Exercise
In the data below, which lines contain "optimal"? List them by copying each one.

Exercise input
# # # # #
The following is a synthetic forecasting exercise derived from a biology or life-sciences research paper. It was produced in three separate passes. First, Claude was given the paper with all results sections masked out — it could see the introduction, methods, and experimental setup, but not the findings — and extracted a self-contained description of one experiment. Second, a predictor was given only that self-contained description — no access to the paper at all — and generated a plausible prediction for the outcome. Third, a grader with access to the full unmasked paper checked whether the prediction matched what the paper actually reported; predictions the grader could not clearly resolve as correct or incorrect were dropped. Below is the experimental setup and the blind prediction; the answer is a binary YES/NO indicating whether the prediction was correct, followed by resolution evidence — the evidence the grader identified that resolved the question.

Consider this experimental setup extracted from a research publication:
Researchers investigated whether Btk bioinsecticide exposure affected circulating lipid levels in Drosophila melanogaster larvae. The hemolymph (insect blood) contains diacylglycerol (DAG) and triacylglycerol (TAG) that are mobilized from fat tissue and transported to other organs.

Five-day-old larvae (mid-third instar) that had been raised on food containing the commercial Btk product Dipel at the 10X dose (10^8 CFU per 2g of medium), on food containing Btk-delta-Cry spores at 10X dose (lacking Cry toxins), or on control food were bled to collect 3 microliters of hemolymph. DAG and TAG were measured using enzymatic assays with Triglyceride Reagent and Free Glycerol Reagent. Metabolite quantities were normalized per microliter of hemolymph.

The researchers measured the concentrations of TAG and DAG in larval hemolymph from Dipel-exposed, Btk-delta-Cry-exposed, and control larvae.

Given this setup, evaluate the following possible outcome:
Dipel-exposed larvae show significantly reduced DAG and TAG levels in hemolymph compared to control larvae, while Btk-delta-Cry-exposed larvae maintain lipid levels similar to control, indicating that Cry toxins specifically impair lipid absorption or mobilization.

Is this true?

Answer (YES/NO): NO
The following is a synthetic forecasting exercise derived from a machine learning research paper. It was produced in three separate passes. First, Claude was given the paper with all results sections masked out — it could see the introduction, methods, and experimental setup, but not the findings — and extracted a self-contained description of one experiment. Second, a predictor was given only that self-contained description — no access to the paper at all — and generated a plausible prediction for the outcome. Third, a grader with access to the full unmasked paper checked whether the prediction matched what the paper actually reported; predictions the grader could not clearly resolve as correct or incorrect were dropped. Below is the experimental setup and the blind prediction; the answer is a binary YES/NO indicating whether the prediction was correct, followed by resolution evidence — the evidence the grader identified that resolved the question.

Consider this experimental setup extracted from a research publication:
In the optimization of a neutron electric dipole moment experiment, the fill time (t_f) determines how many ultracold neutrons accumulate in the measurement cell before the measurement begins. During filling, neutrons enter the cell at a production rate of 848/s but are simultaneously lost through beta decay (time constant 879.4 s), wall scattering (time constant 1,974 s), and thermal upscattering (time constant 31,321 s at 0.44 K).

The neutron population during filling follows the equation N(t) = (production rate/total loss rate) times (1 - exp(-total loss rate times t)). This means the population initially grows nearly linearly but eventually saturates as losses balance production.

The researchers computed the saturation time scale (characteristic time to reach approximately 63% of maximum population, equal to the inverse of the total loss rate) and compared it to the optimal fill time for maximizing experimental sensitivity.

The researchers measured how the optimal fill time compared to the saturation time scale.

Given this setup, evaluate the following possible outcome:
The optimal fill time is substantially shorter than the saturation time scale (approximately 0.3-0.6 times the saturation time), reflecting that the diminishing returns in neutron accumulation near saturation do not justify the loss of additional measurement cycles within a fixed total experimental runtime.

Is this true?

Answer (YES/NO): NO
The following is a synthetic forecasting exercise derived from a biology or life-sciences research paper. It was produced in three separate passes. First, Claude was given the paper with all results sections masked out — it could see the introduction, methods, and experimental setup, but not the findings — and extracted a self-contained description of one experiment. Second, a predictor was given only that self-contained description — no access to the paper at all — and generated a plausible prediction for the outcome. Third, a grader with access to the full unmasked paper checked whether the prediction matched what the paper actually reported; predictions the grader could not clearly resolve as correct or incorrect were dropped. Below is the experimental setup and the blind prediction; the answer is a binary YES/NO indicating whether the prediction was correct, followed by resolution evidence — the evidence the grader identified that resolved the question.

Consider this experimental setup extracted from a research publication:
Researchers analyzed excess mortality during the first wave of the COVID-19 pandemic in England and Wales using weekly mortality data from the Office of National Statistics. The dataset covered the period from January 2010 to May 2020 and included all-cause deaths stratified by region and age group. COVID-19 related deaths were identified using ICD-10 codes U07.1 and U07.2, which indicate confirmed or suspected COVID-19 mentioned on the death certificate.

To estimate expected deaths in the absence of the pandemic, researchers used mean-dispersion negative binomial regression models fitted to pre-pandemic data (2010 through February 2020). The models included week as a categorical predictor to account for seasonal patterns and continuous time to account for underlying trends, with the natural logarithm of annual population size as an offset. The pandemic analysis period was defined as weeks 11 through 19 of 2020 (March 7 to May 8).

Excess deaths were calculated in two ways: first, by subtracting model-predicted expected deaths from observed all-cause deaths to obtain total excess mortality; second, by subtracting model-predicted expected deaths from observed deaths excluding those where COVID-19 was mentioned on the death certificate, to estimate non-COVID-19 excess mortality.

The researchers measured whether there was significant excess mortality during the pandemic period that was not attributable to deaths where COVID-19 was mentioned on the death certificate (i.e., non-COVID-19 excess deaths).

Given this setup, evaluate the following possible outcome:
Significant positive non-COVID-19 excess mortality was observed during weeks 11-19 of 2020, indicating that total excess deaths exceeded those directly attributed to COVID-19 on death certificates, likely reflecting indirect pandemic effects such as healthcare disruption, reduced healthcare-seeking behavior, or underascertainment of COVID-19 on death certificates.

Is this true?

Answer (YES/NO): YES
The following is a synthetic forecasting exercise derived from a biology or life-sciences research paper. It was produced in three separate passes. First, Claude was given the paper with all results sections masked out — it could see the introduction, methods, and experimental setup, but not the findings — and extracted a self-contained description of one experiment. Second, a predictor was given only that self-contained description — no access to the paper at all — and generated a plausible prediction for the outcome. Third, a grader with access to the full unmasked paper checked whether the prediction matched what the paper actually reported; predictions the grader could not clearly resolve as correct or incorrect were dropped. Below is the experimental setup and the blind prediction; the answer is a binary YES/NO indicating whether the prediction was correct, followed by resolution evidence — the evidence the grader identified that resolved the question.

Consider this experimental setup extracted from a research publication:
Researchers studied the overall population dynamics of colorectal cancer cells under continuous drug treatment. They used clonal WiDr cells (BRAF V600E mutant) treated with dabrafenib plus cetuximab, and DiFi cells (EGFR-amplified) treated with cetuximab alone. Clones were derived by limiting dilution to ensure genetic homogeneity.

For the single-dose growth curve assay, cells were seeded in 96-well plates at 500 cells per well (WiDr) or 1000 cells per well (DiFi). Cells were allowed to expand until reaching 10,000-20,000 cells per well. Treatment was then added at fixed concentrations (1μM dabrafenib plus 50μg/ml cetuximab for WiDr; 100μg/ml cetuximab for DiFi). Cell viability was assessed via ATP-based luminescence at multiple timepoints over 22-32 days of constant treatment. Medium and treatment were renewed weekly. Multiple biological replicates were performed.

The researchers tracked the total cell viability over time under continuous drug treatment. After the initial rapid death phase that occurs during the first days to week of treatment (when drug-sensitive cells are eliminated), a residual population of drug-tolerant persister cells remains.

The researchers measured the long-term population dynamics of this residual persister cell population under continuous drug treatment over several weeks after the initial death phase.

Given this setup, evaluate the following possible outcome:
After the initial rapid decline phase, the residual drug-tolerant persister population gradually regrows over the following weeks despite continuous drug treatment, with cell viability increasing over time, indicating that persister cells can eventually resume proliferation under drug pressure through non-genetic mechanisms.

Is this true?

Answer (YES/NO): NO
# # # # #
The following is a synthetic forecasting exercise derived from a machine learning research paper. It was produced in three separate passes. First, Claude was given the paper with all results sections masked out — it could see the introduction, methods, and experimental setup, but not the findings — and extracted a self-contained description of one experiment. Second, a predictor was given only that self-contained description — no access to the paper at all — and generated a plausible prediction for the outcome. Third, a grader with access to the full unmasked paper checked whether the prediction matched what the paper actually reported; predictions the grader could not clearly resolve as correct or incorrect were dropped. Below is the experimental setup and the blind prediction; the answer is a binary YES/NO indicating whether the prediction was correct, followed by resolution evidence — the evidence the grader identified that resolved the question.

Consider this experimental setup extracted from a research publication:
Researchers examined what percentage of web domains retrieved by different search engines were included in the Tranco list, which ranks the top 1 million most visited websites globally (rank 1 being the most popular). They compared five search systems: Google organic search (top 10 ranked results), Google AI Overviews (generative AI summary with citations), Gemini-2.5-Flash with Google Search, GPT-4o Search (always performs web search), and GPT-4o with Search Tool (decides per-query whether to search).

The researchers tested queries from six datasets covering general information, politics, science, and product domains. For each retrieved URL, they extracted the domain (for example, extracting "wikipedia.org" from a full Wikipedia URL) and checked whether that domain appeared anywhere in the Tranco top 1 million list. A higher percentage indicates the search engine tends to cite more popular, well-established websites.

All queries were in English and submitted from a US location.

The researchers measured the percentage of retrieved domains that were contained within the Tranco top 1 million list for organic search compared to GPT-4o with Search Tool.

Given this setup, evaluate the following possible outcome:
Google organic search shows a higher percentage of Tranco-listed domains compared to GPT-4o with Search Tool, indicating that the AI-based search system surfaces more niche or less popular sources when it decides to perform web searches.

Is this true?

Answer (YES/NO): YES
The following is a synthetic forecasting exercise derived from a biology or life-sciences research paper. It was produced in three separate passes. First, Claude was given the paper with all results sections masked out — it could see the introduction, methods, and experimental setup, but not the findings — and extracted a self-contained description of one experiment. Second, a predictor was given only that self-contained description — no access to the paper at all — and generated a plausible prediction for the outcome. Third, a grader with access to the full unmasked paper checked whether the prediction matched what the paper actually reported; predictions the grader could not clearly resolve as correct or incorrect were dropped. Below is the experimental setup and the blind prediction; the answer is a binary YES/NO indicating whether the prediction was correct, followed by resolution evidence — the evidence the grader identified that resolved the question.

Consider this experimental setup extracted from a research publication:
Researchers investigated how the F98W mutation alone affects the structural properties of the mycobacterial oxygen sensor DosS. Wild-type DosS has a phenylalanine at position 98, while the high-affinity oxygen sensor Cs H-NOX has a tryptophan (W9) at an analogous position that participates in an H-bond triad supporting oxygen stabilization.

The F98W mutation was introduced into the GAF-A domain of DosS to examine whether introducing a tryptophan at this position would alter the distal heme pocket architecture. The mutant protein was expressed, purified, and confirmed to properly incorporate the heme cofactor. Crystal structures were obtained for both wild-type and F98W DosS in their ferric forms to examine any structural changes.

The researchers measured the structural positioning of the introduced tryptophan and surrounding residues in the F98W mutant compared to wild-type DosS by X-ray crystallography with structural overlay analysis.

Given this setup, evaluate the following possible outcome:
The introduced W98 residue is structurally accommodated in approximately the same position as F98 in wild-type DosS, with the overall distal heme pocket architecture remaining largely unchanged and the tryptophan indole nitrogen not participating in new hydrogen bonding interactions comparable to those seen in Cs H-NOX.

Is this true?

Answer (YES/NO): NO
# # # # #
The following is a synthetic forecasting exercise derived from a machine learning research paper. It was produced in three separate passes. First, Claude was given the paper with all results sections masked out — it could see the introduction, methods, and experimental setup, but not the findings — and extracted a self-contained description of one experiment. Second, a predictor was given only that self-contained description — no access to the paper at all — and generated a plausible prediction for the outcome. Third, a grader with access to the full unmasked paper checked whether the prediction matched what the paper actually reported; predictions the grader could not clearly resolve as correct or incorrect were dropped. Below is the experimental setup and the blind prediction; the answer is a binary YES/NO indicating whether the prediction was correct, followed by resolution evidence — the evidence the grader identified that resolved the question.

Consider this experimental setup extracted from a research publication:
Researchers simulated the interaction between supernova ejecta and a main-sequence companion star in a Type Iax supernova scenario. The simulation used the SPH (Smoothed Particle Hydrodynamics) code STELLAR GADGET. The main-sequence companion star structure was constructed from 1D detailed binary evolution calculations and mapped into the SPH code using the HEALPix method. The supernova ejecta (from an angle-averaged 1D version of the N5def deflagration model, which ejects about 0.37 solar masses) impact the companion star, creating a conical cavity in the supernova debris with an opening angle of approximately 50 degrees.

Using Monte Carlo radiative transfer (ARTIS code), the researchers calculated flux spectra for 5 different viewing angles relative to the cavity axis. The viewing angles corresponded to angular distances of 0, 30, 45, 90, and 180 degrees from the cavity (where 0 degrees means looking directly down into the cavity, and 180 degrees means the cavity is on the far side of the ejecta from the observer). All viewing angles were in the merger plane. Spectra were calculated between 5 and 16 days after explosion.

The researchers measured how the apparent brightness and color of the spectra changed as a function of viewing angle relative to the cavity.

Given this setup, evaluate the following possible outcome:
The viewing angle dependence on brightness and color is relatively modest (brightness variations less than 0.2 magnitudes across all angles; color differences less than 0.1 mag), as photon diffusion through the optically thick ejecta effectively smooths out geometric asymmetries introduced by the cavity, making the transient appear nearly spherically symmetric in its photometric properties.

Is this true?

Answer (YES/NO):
# # # # #
Exercise solution
The researchers computed the saturation time scale (characteristic time to reach approximately 63% of maximum population, equal to the inverse of the total loss rate) and compared it to the optimal fill time for maximizing experimental sensitivity.
The researchers measured how the optimal fill time compared to the saturation time scale.
The optimal fill time is substantially shorter than the saturation time scale (approximately 0.3-0.6 times the saturation time), reflecting that the diminishing returns in neutron accumulation near saturation do not justify the loss of additional measurement cycles within a fixed total experimental runtime.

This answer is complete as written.